[Task instructions]: Return the listing below character for character.

[Provided material]:
####################

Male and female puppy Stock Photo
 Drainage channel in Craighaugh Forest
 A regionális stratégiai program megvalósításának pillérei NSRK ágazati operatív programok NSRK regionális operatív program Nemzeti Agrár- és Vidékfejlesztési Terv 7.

####################

[Written reply]:
Male and female puppy Stock Photo
 Drainage channel in Craighaugh Forest
 A regionális stratégiai program megvalósításának pillérei NSRK ágazati operatív programok NSRK regionális operatív program Nemzeti Agrár- és Vidékfejlesztési Terv 7.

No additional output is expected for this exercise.